Data records
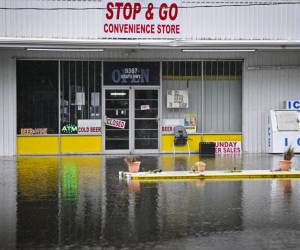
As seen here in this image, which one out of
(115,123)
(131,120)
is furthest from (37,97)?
(131,120)

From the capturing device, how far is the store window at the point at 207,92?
22469mm

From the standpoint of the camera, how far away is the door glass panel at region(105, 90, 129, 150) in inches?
869

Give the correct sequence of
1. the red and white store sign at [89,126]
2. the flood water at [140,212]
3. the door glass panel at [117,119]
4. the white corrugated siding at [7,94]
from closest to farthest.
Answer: the flood water at [140,212] < the white corrugated siding at [7,94] < the red and white store sign at [89,126] < the door glass panel at [117,119]

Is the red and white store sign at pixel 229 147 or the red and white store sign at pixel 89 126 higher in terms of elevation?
the red and white store sign at pixel 89 126

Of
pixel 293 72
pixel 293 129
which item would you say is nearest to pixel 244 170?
pixel 293 129

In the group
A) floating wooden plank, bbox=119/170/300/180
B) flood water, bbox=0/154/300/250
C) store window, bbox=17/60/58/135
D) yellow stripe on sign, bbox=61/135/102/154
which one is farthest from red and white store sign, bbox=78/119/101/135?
floating wooden plank, bbox=119/170/300/180

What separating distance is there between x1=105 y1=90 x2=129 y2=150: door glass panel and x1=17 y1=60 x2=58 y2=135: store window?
1810 millimetres

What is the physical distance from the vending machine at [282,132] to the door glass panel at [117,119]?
507cm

DIRECTIONS:
Put these lines into a numbered list, leaving out the blank lines and the pictures.

WRITTEN REPLY:
1. As seen here in this image, which one out of
2. (115,123)
3. (131,120)
4. is furthest from (37,97)?
5. (131,120)
6. From the capturing device, how far is the store window at the point at 207,92?
7. 22469mm
8. From the standpoint of the camera, how far away is the door glass panel at region(105, 90, 129, 150) in inches?
9. 869
10. Give the correct sequence of
11. 1. the red and white store sign at [89,126]
12. 2. the flood water at [140,212]
13. 3. the door glass panel at [117,119]
14. 4. the white corrugated siding at [7,94]
15. from closest to farthest.
16. Answer: the flood water at [140,212] < the white corrugated siding at [7,94] < the red and white store sign at [89,126] < the door glass panel at [117,119]
17. Is the red and white store sign at pixel 229 147 or the red and white store sign at pixel 89 126 higher in terms of elevation?
18. the red and white store sign at pixel 89 126
19. Of
20. pixel 293 72
21. pixel 293 129
22. which item would you say is nearest to pixel 244 170?
23. pixel 293 129
24. In the group
25. A) floating wooden plank, bbox=119/170/300/180
26. B) flood water, bbox=0/154/300/250
27. C) store window, bbox=17/60/58/135
28. D) yellow stripe on sign, bbox=61/135/102/154
29. which one is farthest from red and white store sign, bbox=78/119/101/135?
30. floating wooden plank, bbox=119/170/300/180
31. What separating distance is there between x1=105 y1=90 x2=129 y2=150: door glass panel and x1=17 y1=60 x2=58 y2=135: store window?
32. 1810 millimetres
33. What is the physical distance from the vending machine at [282,132] to the door glass panel at [117,119]?
34. 507cm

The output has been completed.